Nach dem Aussterben der Schenken von Limpurg im Jahr 1713 entbrannte ein jahrzehntelanger, erbitterter Streit um das Erbe des Territoriums. Auch das junge Königreich Preußen erhob Ansprüche auf die Region. Um diesen Nachdruck zu verleihen, marschierte eine rund 600 Mann starke brandenburgisch-preußische Truppe des Soldatenkönigs Friedrich Wilhelm I. in Gaildorf ein und hielten die Stadt für gut zwei Monate besetzt.

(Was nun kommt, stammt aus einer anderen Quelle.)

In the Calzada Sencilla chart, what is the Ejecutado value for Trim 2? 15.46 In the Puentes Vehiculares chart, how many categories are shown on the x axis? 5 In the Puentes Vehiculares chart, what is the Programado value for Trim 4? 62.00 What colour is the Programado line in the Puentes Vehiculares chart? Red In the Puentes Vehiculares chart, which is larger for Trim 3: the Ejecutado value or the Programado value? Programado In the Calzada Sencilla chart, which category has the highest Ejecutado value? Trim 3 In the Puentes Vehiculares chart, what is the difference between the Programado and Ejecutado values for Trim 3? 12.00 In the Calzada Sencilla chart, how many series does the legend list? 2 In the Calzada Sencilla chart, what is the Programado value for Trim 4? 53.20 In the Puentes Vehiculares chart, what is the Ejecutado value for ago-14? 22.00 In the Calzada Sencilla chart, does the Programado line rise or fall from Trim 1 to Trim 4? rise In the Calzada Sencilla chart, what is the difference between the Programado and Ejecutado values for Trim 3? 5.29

Seit diesem einschneidenden Ereignis trägt das kleine Tor im Volksmund dauerhaft den Namen „Brandenburger Törle“. Vom „Törle“ führt heute eine Holzbrücke über den Kocher und verbindet die Innenstadt mit den gegenüberliegenden Flussauen.
Heimweh nach Brandenburg
Deutlich charmanter, aber wahrscheinlich erfunden, ist die zweite Erklärung für den Namen: Ein Gaildorfer Handwerksgeselle verliebte sich auf der Walz in eine Brandenburgerin und brachte sie als seine Braut mit zurück ins Limpurger Land. Die junge Frau, von Heimweh gequält, nutzte häufig den Durchgang zum Kocher. Dort soll sie dann am Ufer gestanden und wehmütig in Richtung ihrer alten Heimat geschaut haben.